- **EXERCISE REQUIREMENTS**:
Could you extend the essay below, about learning to watch movies without turning them into something about race, starting right after its last sentence?

- **EXCERPT**:
But I digress….My awakening to how stupid I was being came one day in London while watching De-Lovely with my friend Matthew in one of the Odeon Cinemas. The movie was going really well and I was thoroughly enjoying it and then it happened: Nearing the end of the movie, they snuck in Natalie Cole singing “Every time We Say Goodbye”. At what was supposed to be a poignant and heartfelt moment in the movie, I let out a loud “Steups” and said “this is when they bring the black woman in?” Matthew was not pleased at all and afterwards made me realise that instead of enjoying the movie for what it was, I turned it into something about race, instead of what it was meant to be; a moment to have allergies at up.

I wouldn’t say that from that moment on, I was cured of my affliction, but over time I realised that if I made an effort to see someone’s work on the screen (be it Josh Whedon, M. Night Shama-lama-ding-dong, Adam Sandler or gulp Tyler Perry) I deserved to let them tell their story the way they wanted it told. After all it is THEIR story. Afterwards, I would make my usual comments about poor script or plot development or bad acting but I would never bring race into the issue, unless it was blatant like what George Lucas did in the Star Wars Prequels. Then again all those Prequels were bad on so many levels, you realise that all the money he had could not save a big budget disappointment.

- **EXTRACTED RECORDS**:
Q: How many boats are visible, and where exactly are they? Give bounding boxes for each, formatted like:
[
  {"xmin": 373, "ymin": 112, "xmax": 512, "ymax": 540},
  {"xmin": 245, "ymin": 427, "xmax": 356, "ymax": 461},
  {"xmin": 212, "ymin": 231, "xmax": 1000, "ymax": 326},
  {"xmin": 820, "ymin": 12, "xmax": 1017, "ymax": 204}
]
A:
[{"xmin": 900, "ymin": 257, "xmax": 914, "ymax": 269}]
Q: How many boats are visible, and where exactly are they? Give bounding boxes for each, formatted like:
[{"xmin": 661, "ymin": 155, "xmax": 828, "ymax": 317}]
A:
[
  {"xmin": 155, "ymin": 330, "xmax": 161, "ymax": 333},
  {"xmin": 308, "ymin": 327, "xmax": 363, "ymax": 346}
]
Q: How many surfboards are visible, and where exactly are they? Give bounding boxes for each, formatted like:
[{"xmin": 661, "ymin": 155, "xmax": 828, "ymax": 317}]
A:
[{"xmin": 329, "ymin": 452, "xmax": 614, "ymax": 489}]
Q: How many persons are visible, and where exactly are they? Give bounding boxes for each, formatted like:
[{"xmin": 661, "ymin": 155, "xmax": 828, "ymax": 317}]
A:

- **EXERCISE OUTPUT**:
Now I can expound on the virtues of loving yourself and understanding your place in the universe or ensuring that people create positive images for young children to look up to but that is not my place.

My place is as a viewer. To drink the “kool aid’ on screen and if it doesn’t agree with me, then so be it!

As I look over World War Z in my mind, for what it was it still isn’t a bad movie. I may not have agreed with some choices made by the director but the movie was entertaining. I loved that they chose to make the zombies fast paced and manic. It set my heart racing and well, my bladder could not hold the 32 oz drink for the entire movie, since my stomach contracted way too many times during certain scenes. I would definitely watch it again.

While Keron sought to highlight every bad decision people made in the movie using black characters, he somehow failed to see the bad other races (Well only Caucasians as he put it) did or even asked himself if he would have made a similar choice if he was in that particular situation.

SPOILER ALERT: I too would’ve made the same choice the Deputy Secretary General of the UN made once I thought Brad Pitt’s character was dead. Why was I keeping them on the ship taking up space? He transported them to a secure facility in Canada and not back to a zombie infested city!

So what if the black police officer decided to get some groceries too in the midst of chaos, is his family supposed to go hungry while the entire world goes crazy? At least he didn’t try to kill anyone like the Caucasian man was doing to Brad Pitt’s wife. Steups, why am I justifying a zombie movie!!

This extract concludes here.